Now, that there is a nice box. 
How about shellac?


----------



## firehawkmph (Apr 26, 2008)

I agree with Gene. I would start with a coat of shellac to bring out the grain. I would follow up with lacquer if you don't want to darken the piece much at all. On a small piece like this you could brush the lacquer and sand lightly between coats and get a nice finish. Or use something like a wipe on poly. It flows out and provides a very nice finish. I would bother setting up and having to clean the spray equipment for something this small. 
Mike Hawkins
PS, nice job on the box. Looks great. I like the curved cut between the top and bottom.


----------



## woodnthings (Jan 24, 2009)

*Mike, did you miss a word "NOT" ?*



firehawkmph said:


> I agree with Gene. I would start with a coat of shellac to bring out the grain. I would follow up with lacquer if you don't want to darken the piece much at all. On a small piece like this you could brush the lacquer and sand lightly between coats and get a nice finish. Or use something like a wipe on poly. It flows out and provides a very nice finish. I would ...NOT....bother setting up and having to clean the spray equipment for something this small.
> Mike Hawkins
> PS, nice job on the box. Looks great. I like the curved cut between the top and bottom.

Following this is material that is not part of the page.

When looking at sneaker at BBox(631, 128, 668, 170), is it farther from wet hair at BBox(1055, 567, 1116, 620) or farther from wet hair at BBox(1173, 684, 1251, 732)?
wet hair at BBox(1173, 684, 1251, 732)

I really don't mind the clean up. OSHA is not watching yet.....:laughing: bill


----------



## Hendo446 (Nov 25, 2009)

I hate to post here without a suggestion for you, but I couldn't help saying how great that box looks. Beautiful wood. Looking foward to pics of the finished product.


----------



## Rick Mosher (Feb 26, 2009)

Nice box! 
It is really hard to recommend a finish without knowing what you like. It isn't that a hand rubbed oil finish or a shellac and wax finish or a high gloss buffed out lacquer is better or worse, they're just different. The main thing I would do is use some scrap and play with different finishes until you get what you like best. Are you going to line the interior with something, flocking, cloth, velvet, paint or the same finish as the exterior? I used to make a lot of boxes and you were saying you liked high gloss, one of the better high gloss clear finishes that were safe to spray that I ever used was Target coatings EmTech 9300. Water based, very clear and buffs out great. (You can also use that shellac as a sealer under it)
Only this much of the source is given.